Kim Anno is a painter, photographer, and video artist whose work has been collected by museums nationally and shown internationally. Born in Los Angeles, Anno is the chair of the painting program at California College of the Arts and has been a professor at the college since 1996. A recipient of the Wallace Alexander Gerbode Foundation Purchase Award and the Eureka Foundation’s Fleishhaker Fellowship, she was recently awarded a fellowship by the Zellerbach Foundation in support of her new interdisciplinary work.
The interview from which this conversation was excerpted took place in Anno's studio on December 13, 2010.
Bruno Fazzolari: I'm sitting with Kim Anno in her studio. Kim, you have a complex studio practice that includes painting, photography, bookmaking, and more recently, a significant body of work in video. You are also known as a committed activist. In 2009, you organized the Rising Tide conference, which brought together creative professionals, scholars, and students to engage in a dialogue about the intersection of ethics, aesthetics, and environmentalism. Many of the artists you included in that conference do work which might fall under the category of social practice; however, your work, and in particular, your painting, seems to be an exception to that.
Since 2005 you’ve been making abstract paintings on aluminum, which seem to reference, among other things, sublime landscape painting of the nineteenth century. While there are in fact many abstract artists who are committed activists, I would venture that people tend to think of abstraction as being separate, and even antithetical, to activism and politics. I wonder if you would start by talking a little bit about the ways in which you understand the intersection of abstraction and political activism in your practice.
Kim Anno: Being an abstract artist, you're always asking the viewer to participate in the experience of looking at the art work or being with the art work. Any kind of ambiguity causes the viewer to be a participant, and in certain ways, a collaborator of the art work. And that to me is political in itself because you're taking the power out of the hands of the artist and sharing it. Any time you share power, it’s a political act.
BF: In Tirza Latimer’s essay on your work, she quotes you as saying: “Content is important to me, but I want to leave the viewer free to decide what the content means.” Latimer then writes: “Anno embraces abstraction because it resists the kind of interpretative closure that figuration might solicit.”1 Do you see abstraction as liberating in some way, and narrative as confining?
KA: I wouldn't say that narrative is confining. I don’t want to counter-pose those two things. In doing a lot of photography and video recently, more concrete images arose in my work, and in a certain way, it was like a catharsis from the kind of restraint that I've had with my painting for so long. On the other hand, when I go back to painting now, I feel liberated from having to be so specific constantly, and I want to be much more stealthy. I think of my paintings as the site for stealthiness, as something that slips under the door or inside your consciousness before you really become completely aware of it—a kind of echo of the image.

===

**Set tasks:**
1. In the interview with Kim Anno, why does she consider being an abstract artist to be political in itself?
2. Translate this sentence from the interview with Kim Anno into Spanish: "Any time you share power, it’s a political act."

[Saved entries]
===

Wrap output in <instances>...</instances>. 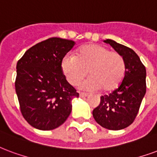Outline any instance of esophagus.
Wrapping results in <instances>:
<instances>
[{"mask_svg":"<svg viewBox=\"0 0 157 157\" xmlns=\"http://www.w3.org/2000/svg\"><path fill=\"white\" fill-rule=\"evenodd\" d=\"M79 95H80V96H81V97H86V96H88L87 93H85V92H82V91H80V92H79Z\"/></svg>","mask_w":157,"mask_h":157,"instance_id":"esophagus-1","label":"esophagus"}]
</instances>
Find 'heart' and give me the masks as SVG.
I'll use <instances>...</instances> for the list:
<instances>
[{"label": "heart", "instance_id": "b5f03b06", "mask_svg": "<svg viewBox=\"0 0 157 157\" xmlns=\"http://www.w3.org/2000/svg\"><path fill=\"white\" fill-rule=\"evenodd\" d=\"M61 70L71 85L75 86L88 73L90 76L80 84L82 89L111 91L122 82L126 73L125 60L119 52H111L101 45L82 46L75 55L67 54L61 61Z\"/></svg>", "mask_w": 157, "mask_h": 157}]
</instances>
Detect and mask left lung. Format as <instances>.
I'll return each instance as SVG.
<instances>
[{
	"mask_svg": "<svg viewBox=\"0 0 157 157\" xmlns=\"http://www.w3.org/2000/svg\"><path fill=\"white\" fill-rule=\"evenodd\" d=\"M104 41L122 56L126 63V73L117 89L101 96V103L94 109L92 115L102 127L118 131L132 124L137 116L147 90V71L133 50L110 39Z\"/></svg>",
	"mask_w": 157,
	"mask_h": 157,
	"instance_id": "8db88e82",
	"label": "left lung"
}]
</instances>
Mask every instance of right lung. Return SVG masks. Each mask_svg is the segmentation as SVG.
<instances>
[{"mask_svg":"<svg viewBox=\"0 0 157 157\" xmlns=\"http://www.w3.org/2000/svg\"><path fill=\"white\" fill-rule=\"evenodd\" d=\"M74 45L71 40L52 37L27 50L17 62L15 87L20 110L35 128H57L71 114V101L79 93L65 77L61 61Z\"/></svg>","mask_w":157,"mask_h":157,"instance_id":"add662e5","label":"right lung"}]
</instances>
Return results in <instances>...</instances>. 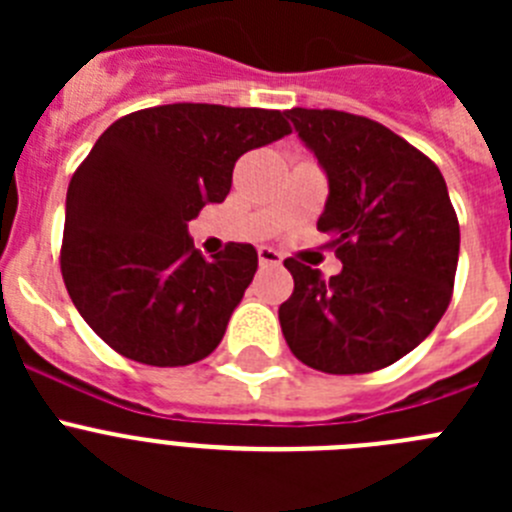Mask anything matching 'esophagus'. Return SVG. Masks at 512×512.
<instances>
[{"mask_svg":"<svg viewBox=\"0 0 512 512\" xmlns=\"http://www.w3.org/2000/svg\"><path fill=\"white\" fill-rule=\"evenodd\" d=\"M259 264L261 266H277V264H282V256H279V253L274 251V248L261 246L259 248Z\"/></svg>","mask_w":512,"mask_h":512,"instance_id":"obj_1","label":"esophagus"}]
</instances>
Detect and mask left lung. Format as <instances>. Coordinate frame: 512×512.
Masks as SVG:
<instances>
[{
	"label": "left lung",
	"mask_w": 512,
	"mask_h": 512,
	"mask_svg": "<svg viewBox=\"0 0 512 512\" xmlns=\"http://www.w3.org/2000/svg\"><path fill=\"white\" fill-rule=\"evenodd\" d=\"M318 158L328 200L318 220L343 269L328 282L287 259L295 292L279 307L287 346L325 374L395 364L431 336L451 302L459 220L431 158L369 117L287 110Z\"/></svg>",
	"instance_id": "8db88e82"
}]
</instances>
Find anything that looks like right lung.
I'll return each mask as SVG.
<instances>
[{"instance_id": "right-lung-1", "label": "right lung", "mask_w": 512, "mask_h": 512, "mask_svg": "<svg viewBox=\"0 0 512 512\" xmlns=\"http://www.w3.org/2000/svg\"><path fill=\"white\" fill-rule=\"evenodd\" d=\"M289 133L279 110L182 102L125 115L99 135L66 194L61 274L107 346L151 366L215 351L259 253L228 243L207 261L187 223L228 197L243 153Z\"/></svg>"}]
</instances>
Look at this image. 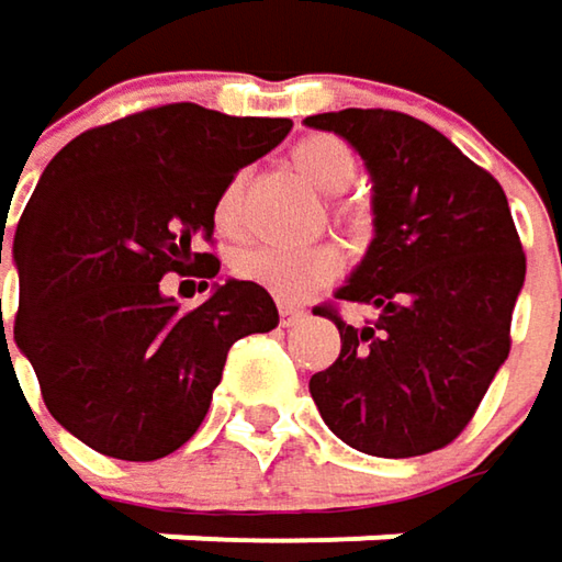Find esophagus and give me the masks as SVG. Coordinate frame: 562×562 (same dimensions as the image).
Masks as SVG:
<instances>
[{
	"label": "esophagus",
	"instance_id": "obj_1",
	"mask_svg": "<svg viewBox=\"0 0 562 562\" xmlns=\"http://www.w3.org/2000/svg\"><path fill=\"white\" fill-rule=\"evenodd\" d=\"M278 314H281V324H294V321H301L304 314H307V307L304 304H297V301H288V297H278Z\"/></svg>",
	"mask_w": 562,
	"mask_h": 562
}]
</instances>
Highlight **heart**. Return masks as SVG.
<instances>
[{"mask_svg":"<svg viewBox=\"0 0 562 562\" xmlns=\"http://www.w3.org/2000/svg\"><path fill=\"white\" fill-rule=\"evenodd\" d=\"M294 169L321 192L337 195L357 179V156L340 137L314 134L304 137L291 149ZM334 215L340 222L350 218L347 205H334ZM212 225L218 235H235L241 225V176H232L215 202H212ZM347 258L337 245H307V248H284V245H255L232 258V271L241 281H251L271 294L297 297L307 291H317L340 278Z\"/></svg>","mask_w":562,"mask_h":562,"instance_id":"heart-1","label":"heart"}]
</instances>
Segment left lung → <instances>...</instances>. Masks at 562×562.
Listing matches in <instances>:
<instances>
[{"label": "left lung", "instance_id": "left-lung-1", "mask_svg": "<svg viewBox=\"0 0 562 562\" xmlns=\"http://www.w3.org/2000/svg\"><path fill=\"white\" fill-rule=\"evenodd\" d=\"M350 143L373 176L376 238L314 314L340 330V357L311 376L324 422L380 458L428 454L474 419L510 353L527 258L501 182L409 114L347 108L307 117ZM340 303L374 311L347 325Z\"/></svg>", "mask_w": 562, "mask_h": 562}]
</instances>
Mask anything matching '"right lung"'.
Instances as JSON below:
<instances>
[{"instance_id": "obj_1", "label": "right lung", "mask_w": 562, "mask_h": 562, "mask_svg": "<svg viewBox=\"0 0 562 562\" xmlns=\"http://www.w3.org/2000/svg\"><path fill=\"white\" fill-rule=\"evenodd\" d=\"M288 131V117L162 104L85 131L45 166L12 245L15 344L48 413L94 451L156 461L182 448L232 344L278 327L251 281H225L192 311L159 281L176 271L209 288L218 189Z\"/></svg>"}]
</instances>
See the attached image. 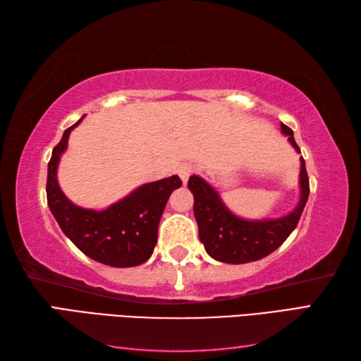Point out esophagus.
I'll return each mask as SVG.
<instances>
[{
	"label": "esophagus",
	"instance_id": "1",
	"mask_svg": "<svg viewBox=\"0 0 361 361\" xmlns=\"http://www.w3.org/2000/svg\"><path fill=\"white\" fill-rule=\"evenodd\" d=\"M192 172H194V169L190 167V166H180V167H178V171H176V173L180 175V178H181V181H183V183H185V185L188 183L189 176L192 175Z\"/></svg>",
	"mask_w": 361,
	"mask_h": 361
}]
</instances>
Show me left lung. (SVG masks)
Listing matches in <instances>:
<instances>
[{
	"label": "left lung",
	"mask_w": 361,
	"mask_h": 361,
	"mask_svg": "<svg viewBox=\"0 0 361 361\" xmlns=\"http://www.w3.org/2000/svg\"><path fill=\"white\" fill-rule=\"evenodd\" d=\"M281 128L282 133L288 136L295 150L301 153L295 142L293 130L286 124H281ZM188 188L194 194V216L198 225V237L204 245L206 252L225 264L252 262L279 248L296 228L310 192L309 176L302 157L301 173H299V188H301L299 203L293 212L279 219L245 220L237 217L221 202L217 190L197 175L190 176Z\"/></svg>",
	"instance_id": "1"
}]
</instances>
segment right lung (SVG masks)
Returning <instances> with one entry per match:
<instances>
[{
	"label": "right lung",
	"mask_w": 361,
	"mask_h": 361,
	"mask_svg": "<svg viewBox=\"0 0 361 361\" xmlns=\"http://www.w3.org/2000/svg\"><path fill=\"white\" fill-rule=\"evenodd\" d=\"M82 119L83 116L65 130L62 140L52 150L46 181L48 206L65 235L83 255L110 267H136L152 256L161 216L169 197L181 186V180L178 175H172L147 183L104 211L74 204L59 186L57 167L71 130Z\"/></svg>",
	"instance_id": "obj_1"
}]
</instances>
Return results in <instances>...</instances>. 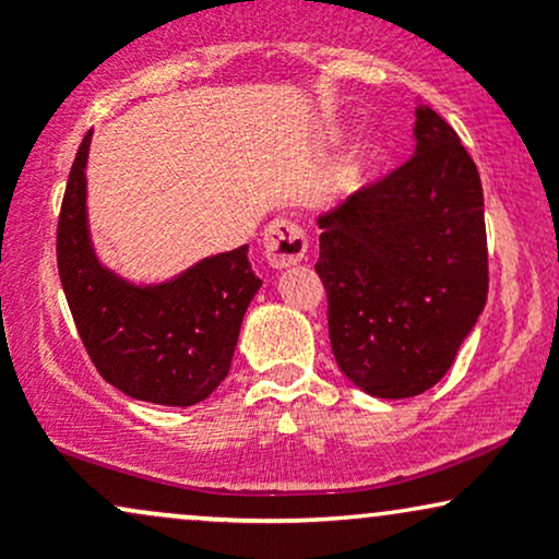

===

**Complete answers:**
1. Abstract work's ambiguity makes the viewer a participant and in some ways a collaborator. That takes power out of the artist's hands and shares it, and Anno holds that any time you share power, it's a political act.

2. Cada vez que compartes el poder, es un acto político.